Exercise: Could you output exactly the lines running from the one containing "class: Mammalia" to the final line of the listing below, leaving out pictures?

Materials provided:
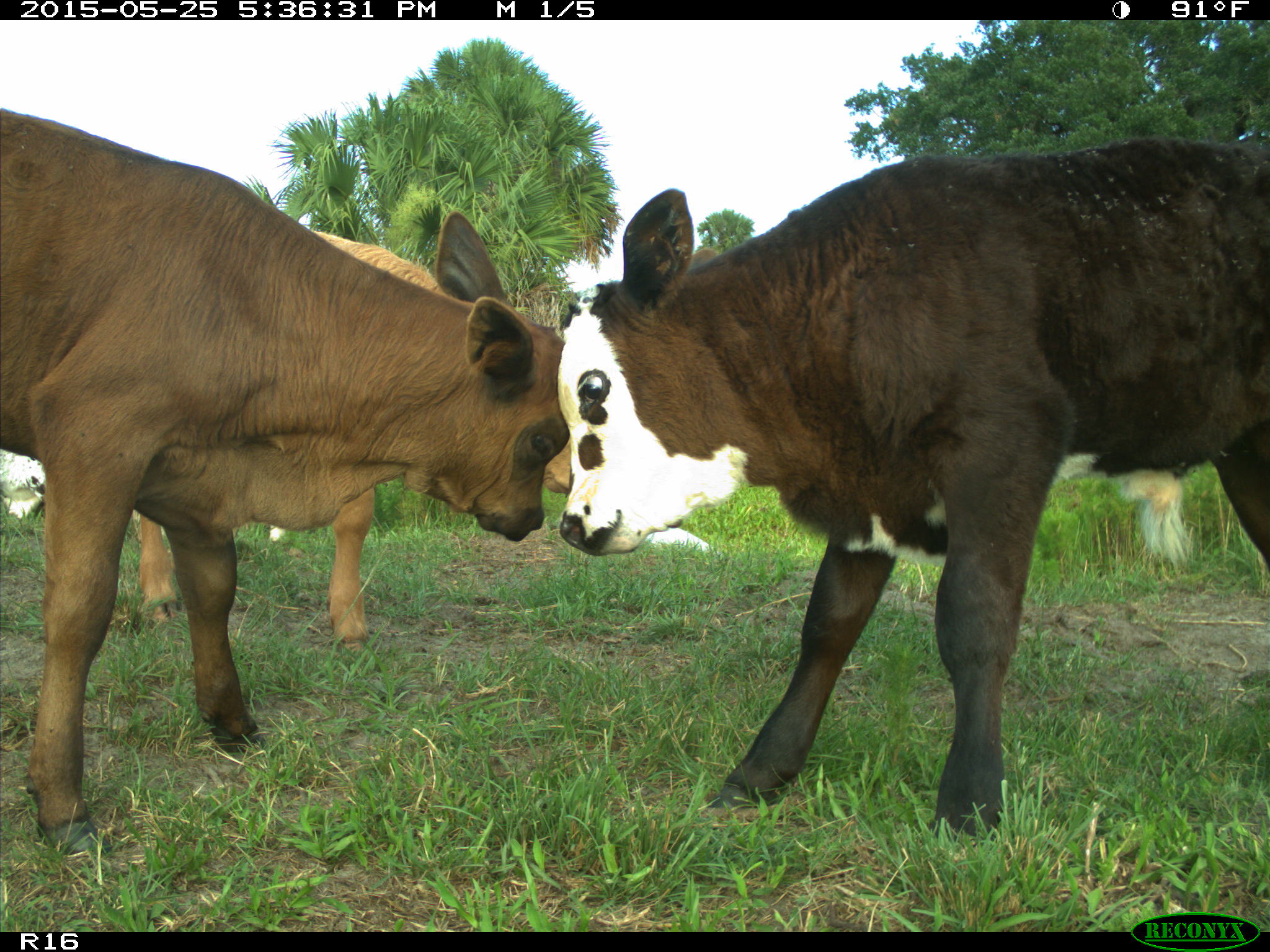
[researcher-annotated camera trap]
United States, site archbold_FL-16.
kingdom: Animalia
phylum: Chordata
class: Mammalia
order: Artiodactyla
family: Bovidae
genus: Bos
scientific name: Bos taurus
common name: domestic cow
Bos taurus (domestic cow).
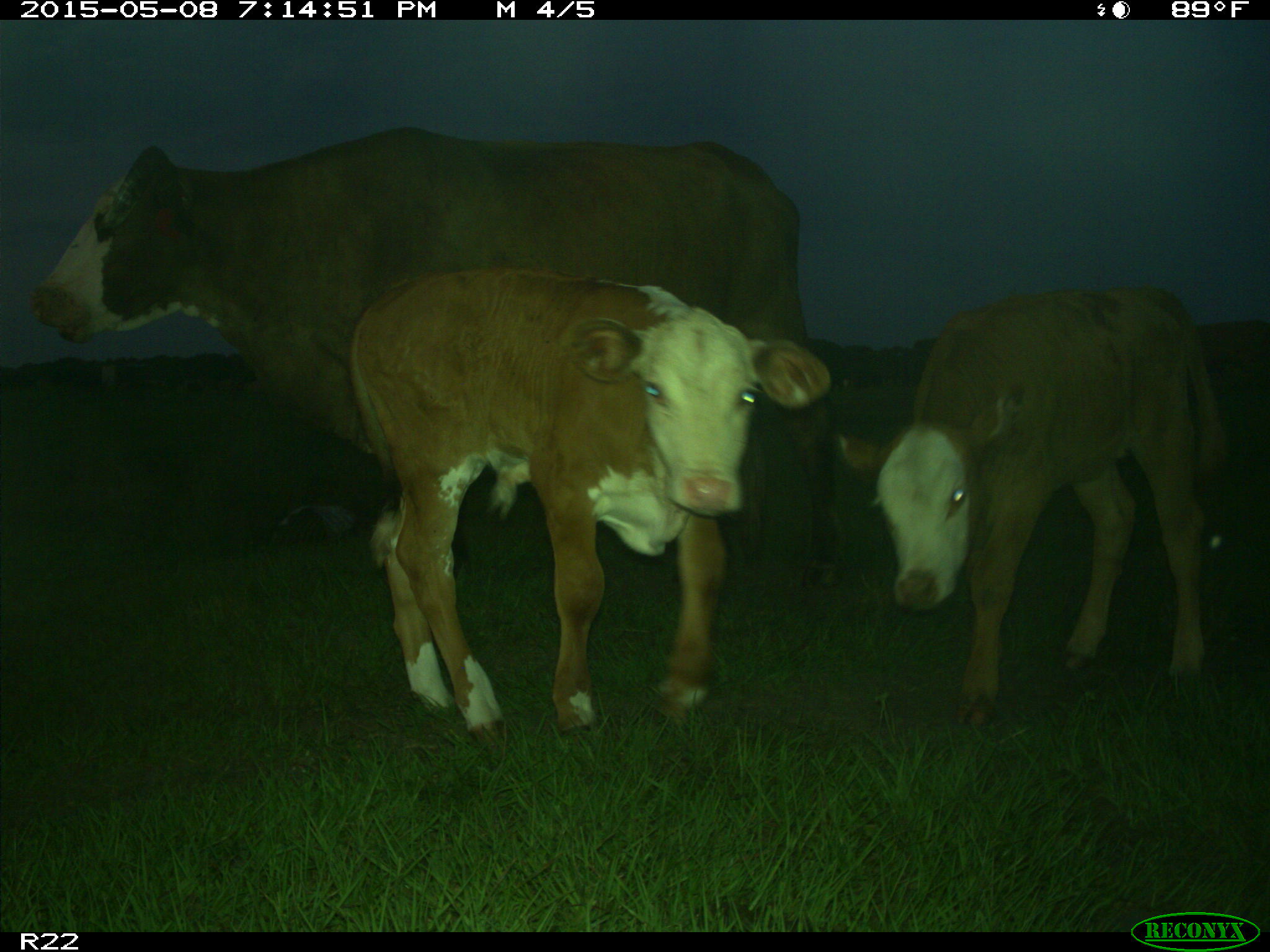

Answer to the exercise:
class: Mammalia
order: Artiodactyla
family: Bovidae
genus: Bos
scientific name: Bos taurus
common name: domestic cow
Bos taurus (domestic cow).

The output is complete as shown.